Residents Remain Concerned Over Poultry Plant

The large chicken processing plant caused uproar last year.

Tyson Tyson

TONGANOXIE, Kan. (AP) — A city in eastern Kansas is still seeing political changes after plans for a massive chicken processing plant caused uproar last year.

The $300 million Tyson project planned for the outskirts of Tonganoxie was canceled after residents of the town protested the pollution and the strains on local infrastructure they expected the facility would bring, KCUR-FM reported.

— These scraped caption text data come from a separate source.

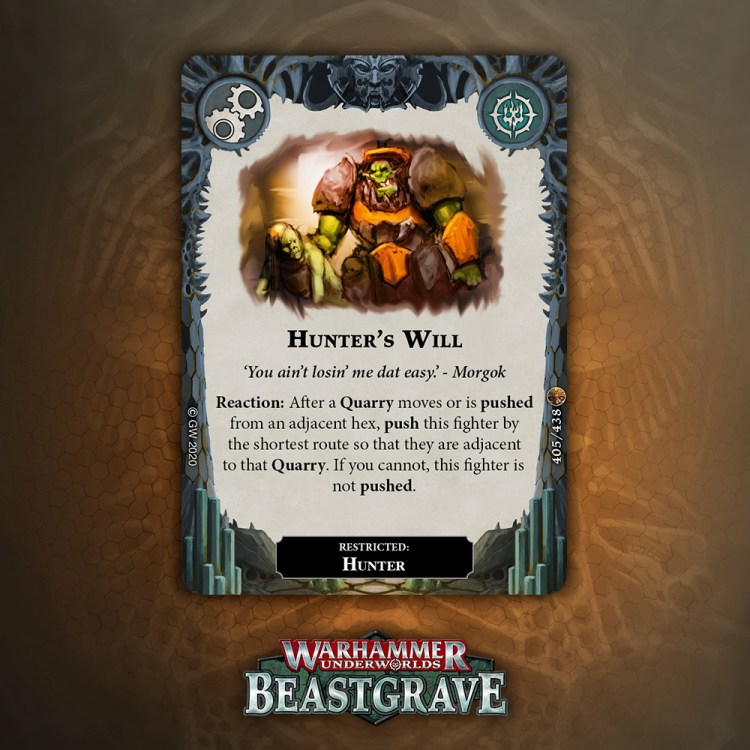 117576027_3119929618085847_6485675310900463882_o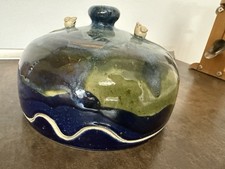 Wunderschöner Keramik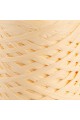 Loren Natural Raffia 90 gr Sarı Kağıt İp - 4 Loren Natural Raffia 90 gr Sarı Kağıt İp - 4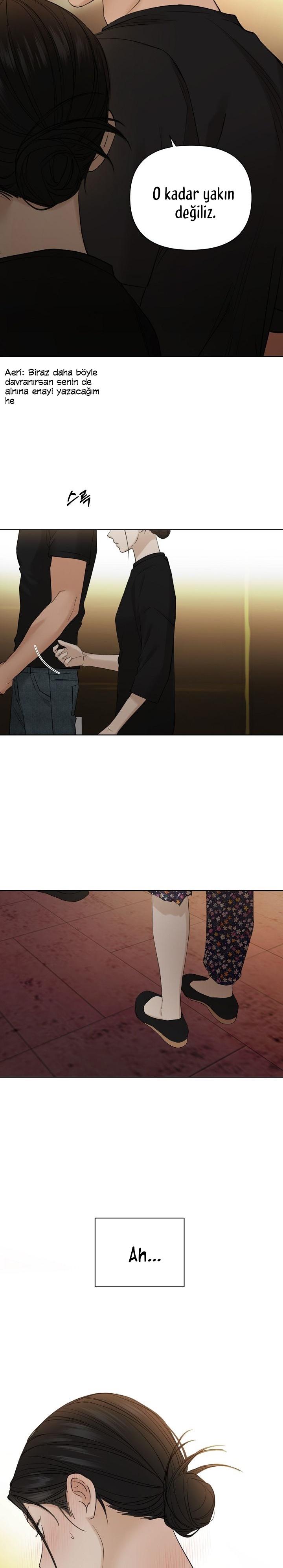11-cm2xdfr0s0001tt82570od8ls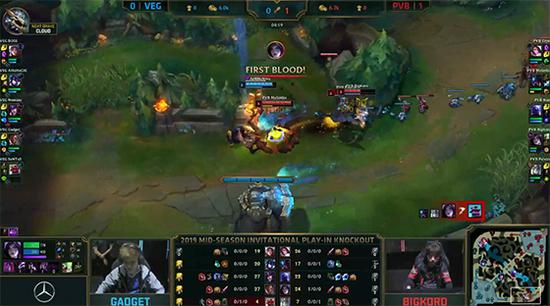 MSIΧչսPVBս5ֵСĩ೵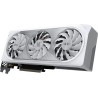 Gigabyte GeForce RTX 4060 Ti AERO OC 16GD Graphics Card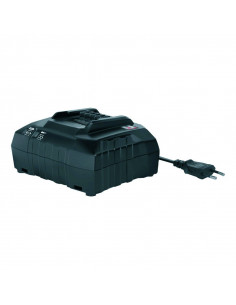 Battery Charger Steinel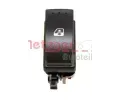 METZGER Spna zvedacho zazen okna genuine MTG 0916224, 0916224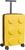 LEGO Luggage Signature 20" Expandable - Žltý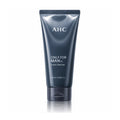 AHC 男士潔面 180ml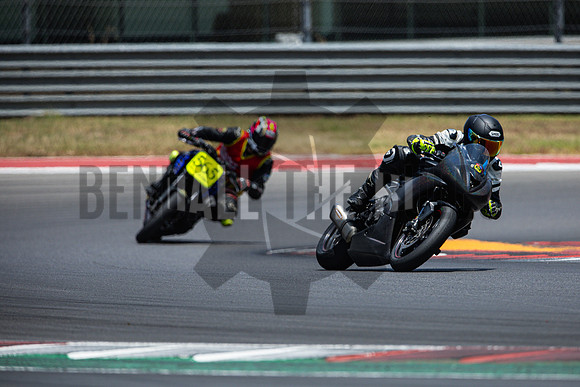 20260809-13-22-05- BendallTheRulesMedia for Precision Track Days - SB-6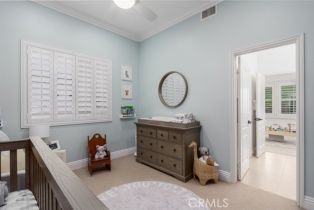 Single Family Residence, 31191 Calle Bolero, San Juan Capistrano, CA 92675 - 30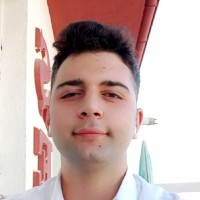 Serdar Tanış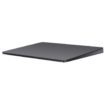 Magic Trackpad 2 - Space Grey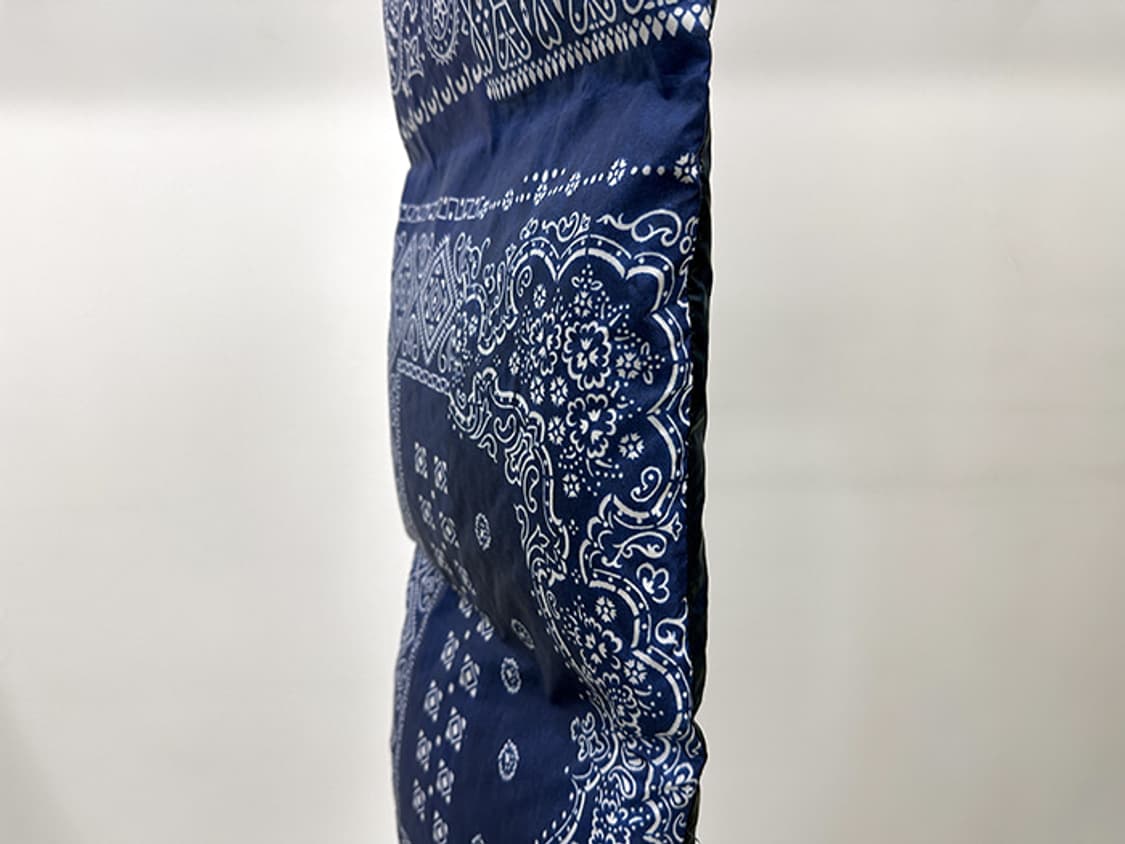 FACETASM 상품이미지5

Republican Rep. Jim Karleskint of Tonganoxie, who drafted a bill that would have given locals more say about proposed poultry operations, said residents are still anxious about the issue.

“A lot of people are talking about it. It’s an anxious issue that people don’t want Tyson in the area,” Karleskint said. “I think there’s a fear that they may attempt to come back. I personally don’t think it’s an issue any longer.”

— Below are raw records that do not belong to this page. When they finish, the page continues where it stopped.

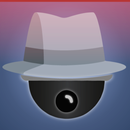 Versteckte kamera erkennen APK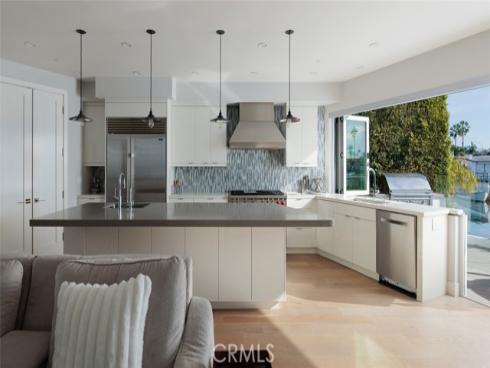 44 Balboa , Newport Beach, CA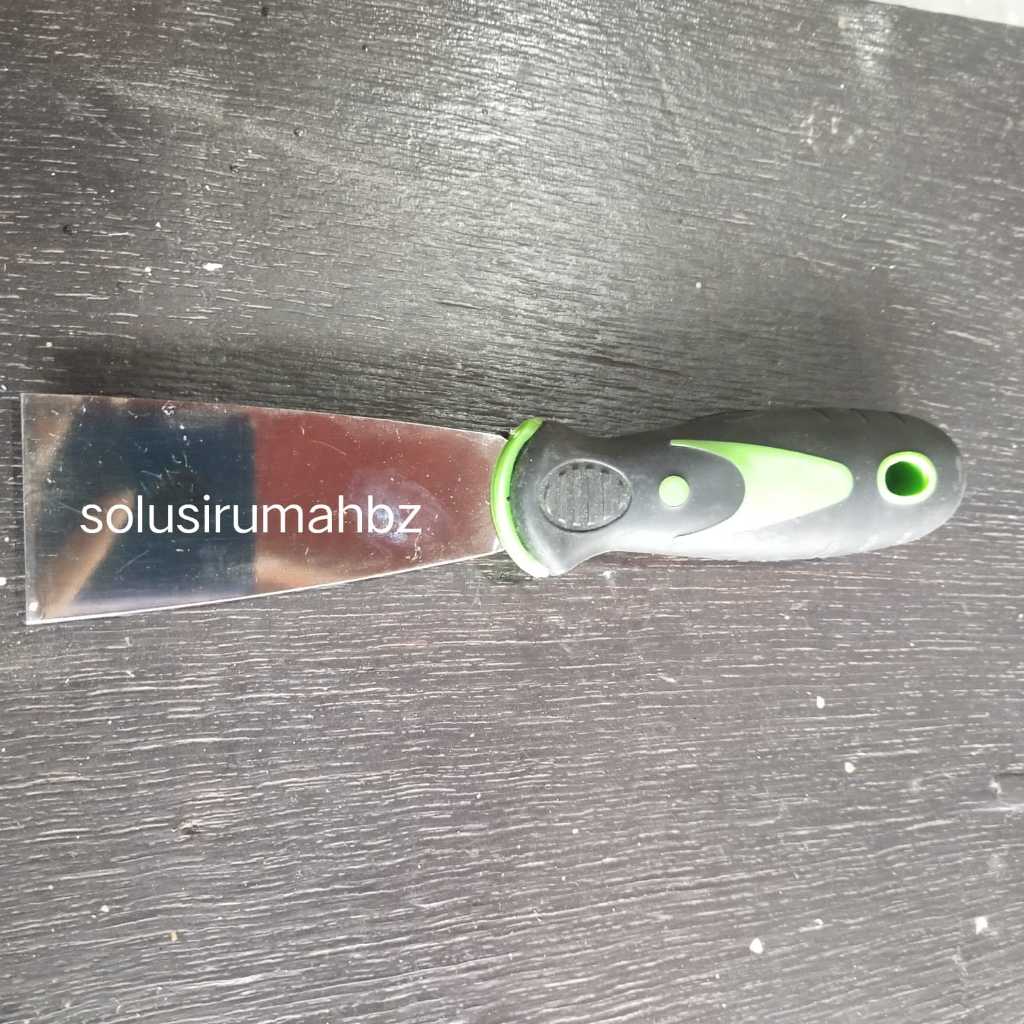 Jual KAPI GAGANG KARET 1 1/2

Karleskint is running for re-election in the 42nd District and said he isn’t expecting the plant to be an issue for him since he opposed it.

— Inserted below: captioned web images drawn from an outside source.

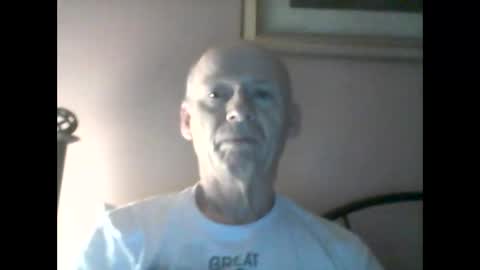 oldbuthorny62 online show from 02.12.25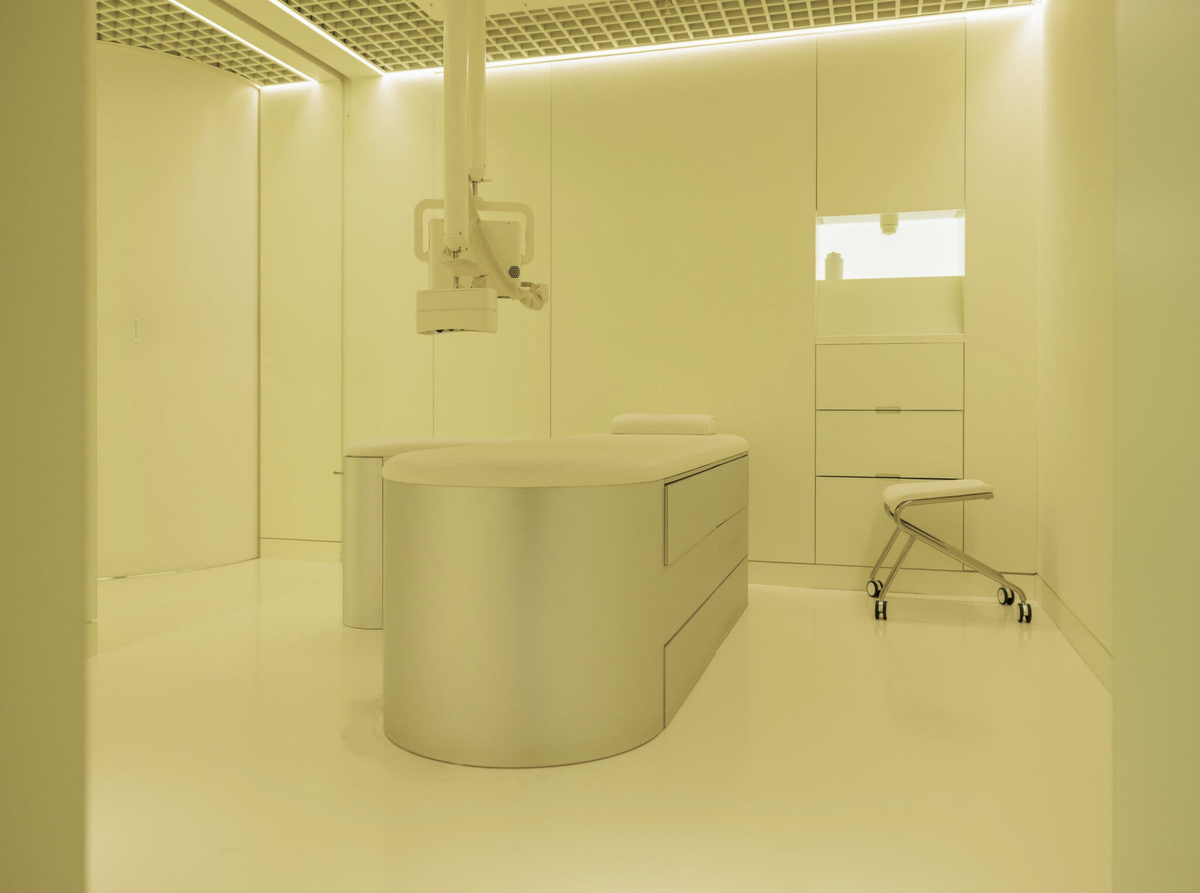 Tech Investors and Longevity Influencers Back Neko's Health Expansion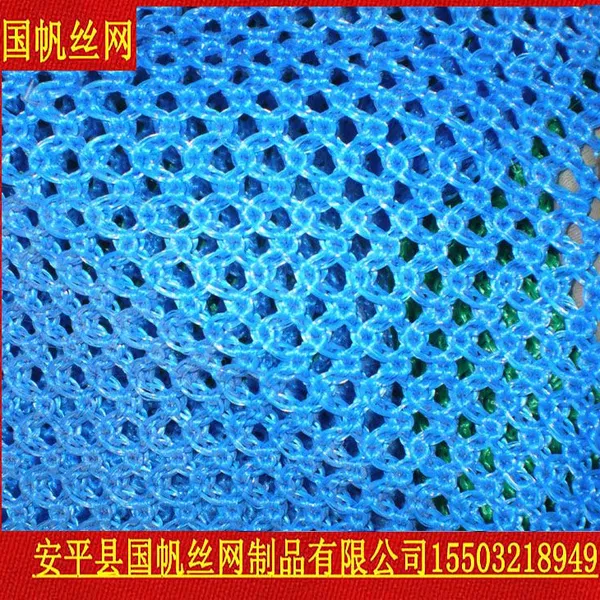 批发聚乙烯防尘帘 安平柔性防风抑尘网厂家 绿色挡尘布价格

Democrat Stuart Sweeney said the plant is one of the reasons he decide to challenge Republican Rep. Willie Dove for his 38th District seat.

Dove, who’s also facing a primary challenge from Noel Hull, says he didn’t initially take a stance on the project because he wanted more information. He says some people interpreted that as support, even though he ultimately opposed it.

“I had people throwing things in my yard because they thought I was for it,” Dove said. “Telephone calls and my wife said ‘no, he’s not for it. He never said he was for it.’ But yet, some people say ‘yes you were.’”

Sweeney believes Dove only opposed the plant when it became a political liability.

“Our homes and our families and our communities are not politics. This is where we live, this is what concerns the people of the 38th District,” Sweeney said.